Tugas 1:
Menurut bacaan tentang gas di tambang batubara, gas berbahaya apa yang paling sering ditemukan di tambang dalam?
Tugas 2:
Teruskan bacaan tentang gas di tambang batubara, dimulai setelah kalimat terakhirnya.
___ Bacaan untuk Ditelaah
Secara teoretis, jumlah gas metan yang terkumpul pada proses terbentuknya batubara bervolume satu ton adalah 300m3. Kondisi terperangkapnya gas ini akan terus berlangsung ketika lapisan batubara atau batuan di sekitarnya tersebut terbuka akibat pengaruh alam seperti longsoran atau karena penggalian (penambangan).

Gas di tambang dalam

Gas-gas yang muncul di tambang dalam (underground) terbagi menjadi gas berbahaya (hazardous gas) dan gas mudah nyala (combustible gas). Gas berbahaya adalah gas yang dapat mempengaruhi kesehatan yang dapat menyebabkan kondisi fatal pada seseorang, sedangkan gas mudah nyala adalah gas yang berpotensi menyebabkan kebakaran dan ledakan di dalam tambang.

Pada tambang dalam, gas berbahaya yang sering ditemukan adalah karbon monoksida (CO), sedangkan yang dapat muncul tapi jarang ditemui adalah hidrogen sulfida (H2S), sulfur dioksida (SO2), dan nitrogen dioksida (NO2).

CO adalah gas tak berwarna, tak berasa, tak berbau, dan memiliki berat jenis sebesar 0,967. Pada udara biasa, konsentrasinya adalah 0 sampai dengan beberapa ppm, dan menyebar secara merata di udara. CO timbul akibat pembakaran tak sempurna, ledakan gas dan debu, swabakar, kebakaran dalam tambang, peledakan (blasting), pembakaran internal pada mesin, dll. Gas ini sangat beracun karena kekuatan ikatan CO terhadap hemoglobin adalah 240-300 kali dibandingkan ikatan oksigen dengan hemoglobin. Selain beracun, gas ini sebenarnya juga memiliki sifat meledak, dengan kadar ambang ledakan adalah 13-72 persen.
______
___ Data Masukan
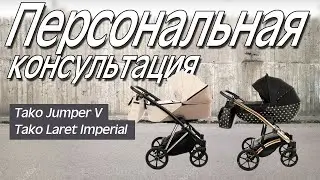 Tako Jumper V или Tako Laret Imperial - Индивидуальный обзор колясок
______
Hasil Latihan 1:
Karbon monoksida (CO).

Hasil Latihan 2:
Untuk gas mudah nyala pada tambang batubara, sebagian besar adalah gas metan (CH4). Metan adalah gas ringan dengan berat jenis 0,558, tidak berwarna, dan tidak berbau. Gas ini muncul secara alami di tambang batubara bawah tanah sebagai akibat terbukanya lapisan batubara dan batuan di sekitarnya oleh kegiatan penambangan. Dari segi keselamatan tambang, keberadaan metan harus selalu dikontrol terkait dengan sifatnya yang dapat meledak. Gas metan dapat terbakar dan meledak ketika kadarnya di udara sekitar 5-15 persen dengan ledakan paling hebat pada saat konsentrasinya 9,5 persen pada saat terdapat sumber api yang memicunya.

Ventilasi tambang dalam

Untuk menangani permasalahan gas yang muncul di tambang dalam, perencanaan sistem ventilasi yang baik merupakan hal mutlak yang harus dilakukan. Selain untuk mengencerkan dan menghilangkan gas-gas yang muncul dari dalam tambang, tujuan lain dari ventilasi adalah untuk menyediakan udara segar yang cukup bagi para karyawan tambang, dan untuk memperbaiki kondisi lingkungan kerja yang panas di dalam tambang akibat panas bumi, panas oksidasi, dll.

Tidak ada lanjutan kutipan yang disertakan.